As we’re sticking with the iris dataset, let’s create a “long” format from the original one, after adding and ID in
irisID <- iris %>%
mutate(Flower_ID = 1:n()) # adding an ID
iris_long <- irisID %>%
pivot_longer(
cols = -c("Species", "Flower_ID"), # Columns to pivot (all except Species and Flower ID)

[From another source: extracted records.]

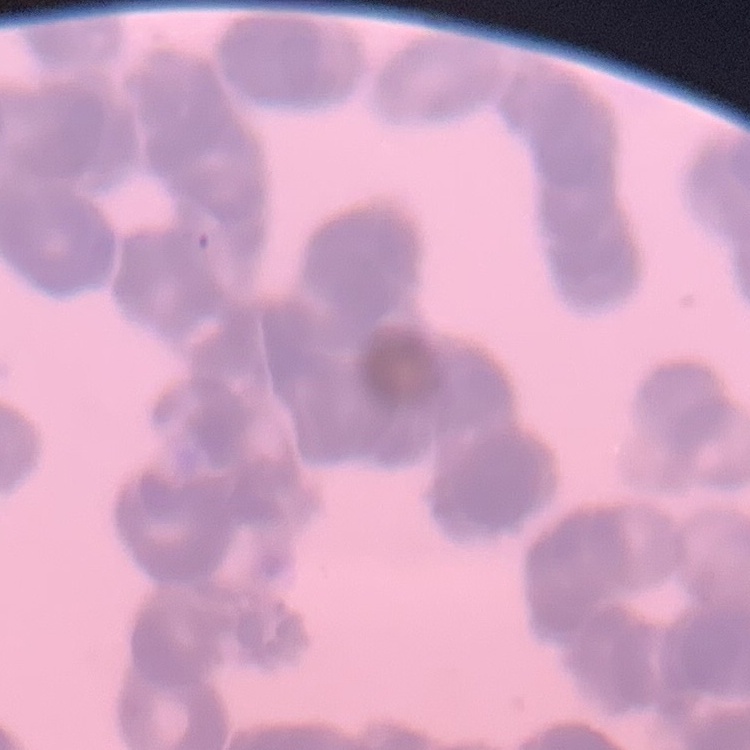 The erythrocytes exhibit rouleaux formation. Stained with either Field's or Giemsa. Thin blood film. Square crop of a larger photomicrograph.Report the malaria status of this cell.
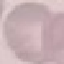

Uninfected.

Summary:
  - Capture: smartphone through the microscope eyepiece
  - Stain: Giemsa
  - Image type: automatically extracted cell patch, resized to 64 × 64 pixels
  - Preparation: thin blood film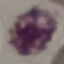
malaria_status: uninfected
capture: smartphone through the microscope eyepiece
image_type: automatically extracted cell patch, resized to 64 × 64 pixels
stain: Giemsa
preparation: thin blood smear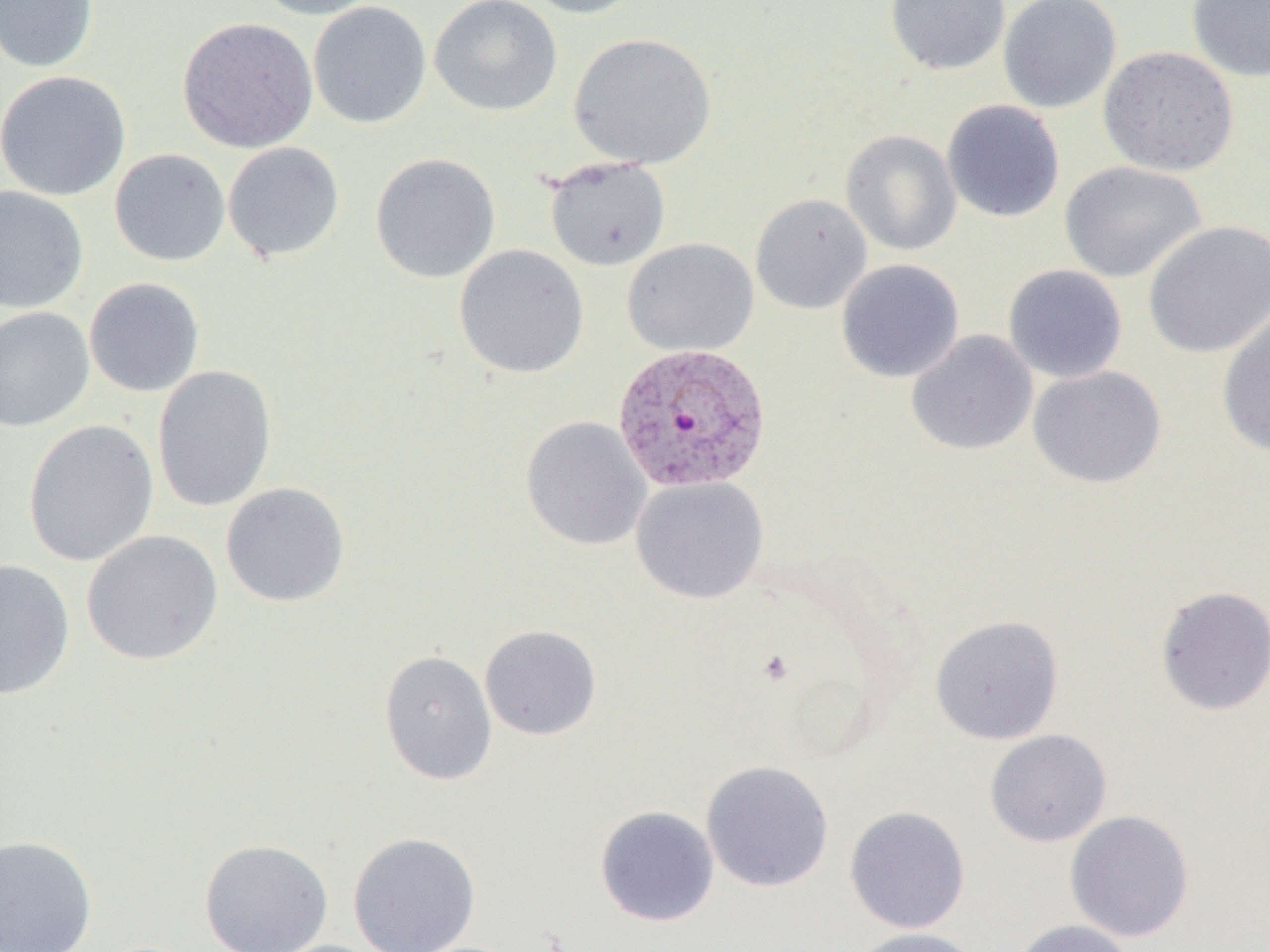

Approximate bounding boxes as (x1, y1, x2, y2) in pixels. Plasmodium vivax-infected red blood cell locations: (612, 340, 772, 492). Uninfected red blood cell locations: (0, 0, 99, 72), (250, 0, 388, 20), (429, 0, 563, 117), (519, 0, 646, 19), (885, 0, 1011, 75), (998, 0, 1122, 113), (1185, 0, 1270, 83), (309, 1, 431, 129), (177, 16, 318, 154), (568, 32, 717, 169), (1098, 45, 1240, 177), (0, 70, 131, 201), (941, 99, 1065, 223), (841, 129, 962, 256), (223, 141, 345, 262), (109, 148, 231, 267), (370, 152, 501, 283), (543, 156, 671, 271), (1059, 161, 1207, 283), (0, 184, 89, 313), (750, 193, 872, 314), (1142, 221, 1270, 359), (622, 238, 759, 356), (454, 244, 589, 379), (836, 259, 964, 383), (1003, 264, 1128, 383), (84, 277, 205, 397), (0, 306, 95, 432), (1216, 308, 1270, 458), (906, 329, 1038, 456), (152, 365, 277, 512), (1028, 365, 1167, 488), (521, 416, 652, 551), (23, 420, 159, 567), (630, 476, 768, 604), (221, 482, 351, 607), (81, 529, 223, 666), (0, 558, 75, 699), (1155, 585, 1270, 715), (929, 614, 1064, 745), (479, 624, 602, 741), (379, 650, 498, 786), (984, 729, 1112, 847), (700, 759, 834, 892), (594, 805, 720, 927), (844, 805, 971, 934), (1065, 810, 1195, 942), (348, 831, 481, 952), (0, 835, 98, 952), (199, 838, 334, 951), (1010, 919, 1137, 952), (848, 927, 985, 952). Slide-level diagnosis: Plasmodium vivax. Captured at 1000x magnification. Light microscopy. One field of a larger specimen. Thin blood film. Image is 1270×952 pixels.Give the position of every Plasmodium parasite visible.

names_to = "Measurement", # Name of the new column for measurement type
values_to = "Value" #Name of the new column for the measurement value
)
lib what could that be useful for?
ggplot(iris_long, aes(x = Measurement, y = Value, fill = Species)) +
geom_violin() +
labs(title = "Measurement Type and Species",
x = "Measurement Type",
y = "Value (cm)",
fill = "Species") +
theme_minimal()
The plot combines ALL measurements and shows species by colour; a
similar visualisation in the original “iris” dataset would require 3
different plots.
… and finally, let’s practice to get from a long to a wide format:
iris_wide <- iris_long %>%
pivot_wider(
id_cols = c(Species, Flower_ID), # Columns that will remain as identifiers
names_from = Measurement, # Column whose unique values will become new column names
values_from = Value # Column whose values will populate the new columns
)